Apply until March 15, 2022
The May Ayim Fund is a microfinancing project within the framework of political and human rights advocacy by and for Black, African and Afro-diasporic communities in Germany.

Funding

About the Fonds
Black people are often organized in informal groups and networks, within religious communities or in small association structures, which have difficulty accessing financial support for civil society commitment and political education work. They differ in terms of their diverse life realities and experiences of discrimination: young blacks studied women; Afro-German experiences in industrial districts, in the country or in the small town; Black athletes in clubs in big cities; the fight for basic rights of African refugees; life in black churches or mosques; or the everyday innovative power of small entrepreneurs* in afro shops, barber shops and beauty salons - all these perspectives and experiences are important and reflect the diverse realities of life of black people in Germany.

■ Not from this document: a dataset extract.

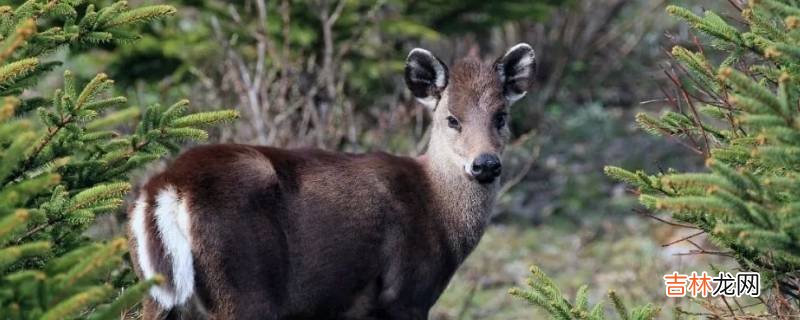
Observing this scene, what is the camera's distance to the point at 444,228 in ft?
20.9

According to the microcensus, more than 850,000 people of African origin (People of African descent = PAD) of the first and second generation live in Germany. They are one of the youngest groups in Germany and, according to the federal government, one of the four groups that are particularly affected by racial discrimination - including beyond the 2nd generation - alongside Sinti and Roma, Jews and (marked) Muslims. However, on the job market, in health care, at school and in many other areas, there is a lack of approaches to actively combating anti-black racism and through specific support measures.
About May Ayim
May Ayim (real name Sylvia Brigitte Gertrud Opitz) was an Afro-German poet, thinker and activist. She was born in Hamburg in 1960 and grew up in Münster with her adoptive Opitz family. After completing her high school diploma, she moved to Regensburg and studied education.
Until then, May Ayim had encountered little to no affirmative (empowering) offers of identity in German society, so to explore her cultural references, she went to Ghana and sought out and met her family contacts.

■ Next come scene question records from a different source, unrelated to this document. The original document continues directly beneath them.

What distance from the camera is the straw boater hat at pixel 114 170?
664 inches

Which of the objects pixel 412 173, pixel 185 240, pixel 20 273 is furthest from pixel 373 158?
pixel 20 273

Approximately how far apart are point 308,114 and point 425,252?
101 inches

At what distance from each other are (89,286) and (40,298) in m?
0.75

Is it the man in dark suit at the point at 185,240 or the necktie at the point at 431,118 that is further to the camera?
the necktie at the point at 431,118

When she returned, she completed her studies in Regensburg and moved on to West Berlin, where she first came into contact with Black German women and activists. In particular, Audre Lorde - a Black U.S. scholar and poet, - inspired her and other young Afro-German women in Berlin at the time to explore their Black and, at the same time, German identities.

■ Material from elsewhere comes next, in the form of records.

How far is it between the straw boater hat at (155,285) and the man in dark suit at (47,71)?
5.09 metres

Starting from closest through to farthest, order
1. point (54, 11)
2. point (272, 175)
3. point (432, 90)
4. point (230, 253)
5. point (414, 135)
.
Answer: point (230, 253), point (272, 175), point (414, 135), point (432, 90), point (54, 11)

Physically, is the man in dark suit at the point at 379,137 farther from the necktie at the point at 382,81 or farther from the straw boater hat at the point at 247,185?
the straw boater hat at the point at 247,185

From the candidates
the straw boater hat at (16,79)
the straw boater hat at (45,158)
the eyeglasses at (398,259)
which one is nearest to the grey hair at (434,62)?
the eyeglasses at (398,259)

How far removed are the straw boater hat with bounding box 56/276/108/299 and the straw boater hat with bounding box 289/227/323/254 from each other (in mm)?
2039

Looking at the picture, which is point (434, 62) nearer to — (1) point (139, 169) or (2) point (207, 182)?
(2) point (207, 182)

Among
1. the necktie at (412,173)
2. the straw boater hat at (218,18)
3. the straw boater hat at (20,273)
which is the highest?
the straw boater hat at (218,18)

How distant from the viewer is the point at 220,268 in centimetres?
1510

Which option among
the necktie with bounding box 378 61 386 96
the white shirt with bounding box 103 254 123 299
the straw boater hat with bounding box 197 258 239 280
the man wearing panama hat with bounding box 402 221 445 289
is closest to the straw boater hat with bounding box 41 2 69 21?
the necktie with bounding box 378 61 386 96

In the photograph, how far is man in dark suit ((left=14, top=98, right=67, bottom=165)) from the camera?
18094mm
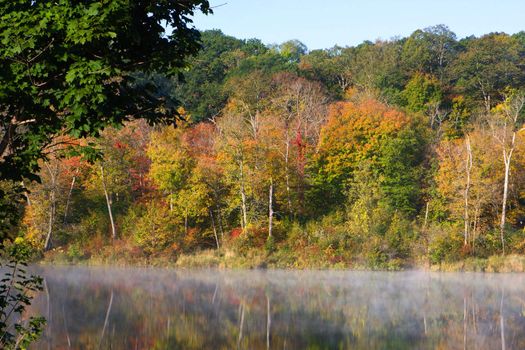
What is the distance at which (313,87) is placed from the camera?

May Ayim, in collaboration with Katharina Oguntoye, subsequently published the book Farbe bekennen in the 1990s, which reappraised parts of Afro-German history. In Farbe bekennen, the juxtaposition of being Black and being German was critically examined for the first time, and it was shown that this was instead an already long lived experience in Germany. This book and subsequent Black initiatives and workshops resonated with many Black activists and, for example, set the initial foundations for the development of the Initiative for Black People in Germany (ISD) e. V. as well as ADEFRA e. V.